IN THE UNITED STATES DISTRICT COURT FOR THE NORTHERN DISTRICT OF ILLINOIS EASTERN DIVISION
June 25, 2012
ROBERT HANDLER, NOT INDIVIDUALLY BUT AS COURT APPOINTED RECEIVER FOR HYATT JOHNSON CAPITAL, LLC AND JASON HYATT, PLAINTIFF,
NICK HEIDENRY, ET AL., DEFENDANTS.
The opinion of the court was delivered by: Hon. George W. Lindberg
MEMORANDUM OPINION AND ORDER
Before the Court are motions to dismiss filed by defendants Alicia Eliscu ("Eliscu") , the Edward H. Eliscu Marital Trust ("Eliscu Trust") , and JPMorgan Chase Bank, N.A. ("Chase"), as trustee of the Antonina B. Meyer Trust ("Meyer Trust") . For the reasons set forth more fully below, the motions to dismiss are denied.
I. Relevant Facts
In May 2008, this Court appointed Robert P. Handler to act as Receiver ("Receiver") for Hyatt Johnson Capital, LLC ("HJ Capital") in SEC v. Hyatt, et al., 08 C 2224. In July 2011, the Receiver initiated the instant action against fifteen named defendants alleging Illinois state law claims for unjust enrichment (Count I), constructive fraudulent transfer (Count II), and fraudulent conveyance (Count III). This Court has supplemental jurisdiction over this case pursuant to 28 U.S.C. § 1367. See Scholes v. Lehmann, 56 F.3d 750, 753 (7th Cir. 1995).
According to the complaint, the Receiver is suing these fifteen defendants for their individual shares of $2,043,953.00 that HJ Capital paid out to them in July, August, and October of 2007. Defendants' individual shares of the $2,043,953 payment constituted a full repayment of each defendant's initial investment in Hyatt Johnson A3 2003, LLC ("HJ A3"), an investment LLC managed by HJ Capital. According to the complaint, Jason Hyatt ("Hyatt") and Jay Johnson ("Johnson") created HJ Capital in 2002 to manage various investment LLCs, including HJ A3. Hyatt and Johnson, through HJ Capital and the related investment LLCs, solicited funds from individuals to invest in commercial aircraft. However, according to the complaint, investor funds were never directly or indirectly invested in commercial aircraft.
In exchange for the investment funds, investors, including these defendants, received membership interests in various investment LLCs managed by HJ Capital. The defendants in this case each received a membership in HJ A3. While these fifteen defendants recovered 100% of their initial investment in HJ A3, to date, other HJ Capital investors have only recovered approximately 6% of their initial investments in other investment LLCs. If the Receiver is successful in recovering these funds, he plans to redistribute them on a pro rata basis to all eligible HJ Capital investors. The Receiver's state law claims are based on the theory that it was unjust/fraudulent for the fifteen named defendants to recover 100% of their initial investments, while other HJ Capital investors only recovered 6% of their initial investments.

== GIVEN PROBLEM 1 ==
Write out the part of the court opinion that opens with the words containing "IN THE UNITED" and closes with "ET AL., DEFENDANTS.".
== GIVEN PROBLEM 2 ==
Filter the rows and copy every line that contains the string "closest". Case counts.

== LISTED ENTRIES ==
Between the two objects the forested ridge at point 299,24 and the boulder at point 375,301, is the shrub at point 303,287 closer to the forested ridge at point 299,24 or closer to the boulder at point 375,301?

---

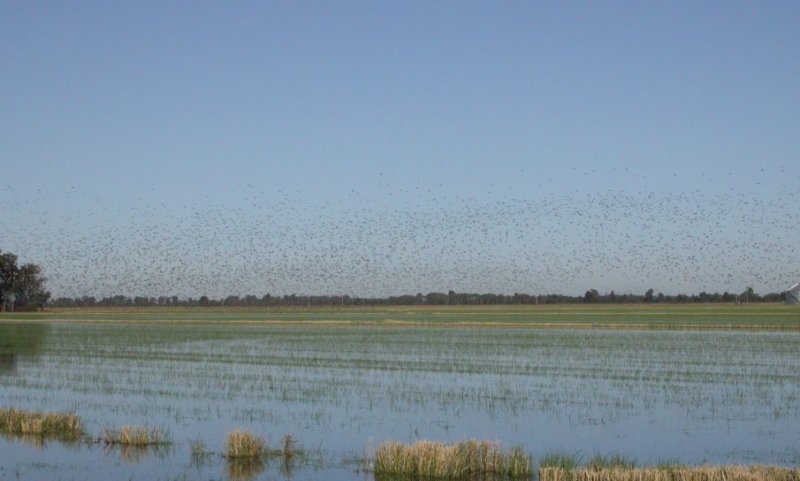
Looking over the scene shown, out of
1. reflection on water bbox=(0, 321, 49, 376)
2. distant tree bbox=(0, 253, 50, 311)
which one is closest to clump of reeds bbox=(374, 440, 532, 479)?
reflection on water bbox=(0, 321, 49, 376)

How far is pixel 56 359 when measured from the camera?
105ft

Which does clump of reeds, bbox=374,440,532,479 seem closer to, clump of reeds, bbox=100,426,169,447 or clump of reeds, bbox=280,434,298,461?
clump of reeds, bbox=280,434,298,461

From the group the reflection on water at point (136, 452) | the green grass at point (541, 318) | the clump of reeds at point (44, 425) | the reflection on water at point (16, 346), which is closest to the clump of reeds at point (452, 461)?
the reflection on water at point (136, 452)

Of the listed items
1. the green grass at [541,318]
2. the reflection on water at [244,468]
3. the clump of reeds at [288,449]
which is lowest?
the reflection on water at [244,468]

== FINAL RESULT 1 ==
IN THE UNITED STATES DISTRICT COURT FOR THE NORTHERN DISTRICT OF ILLINOIS EASTERN DIVISION
June 25, 2012
ROBERT HANDLER, NOT INDIVIDUALLY BUT AS COURT APPOINTED RECEIVER FOR HYATT JOHNSON CAPITAL, LLC AND JASON HYATT, PLAINTIFF,
NICK HEIDENRY, ET AL., DEFENDANTS.

== FINAL RESULT 2 ==
which one is closest to clump of reeds bbox=(374, 440, 532, 479)?
From the group the reflection on water at point (136, 452) | the green grass at point (541, 318) | the clump of reeds at point (44, 425) | the reflection on water at point (16, 346), which is closest to the clump of reeds at point (452, 461)?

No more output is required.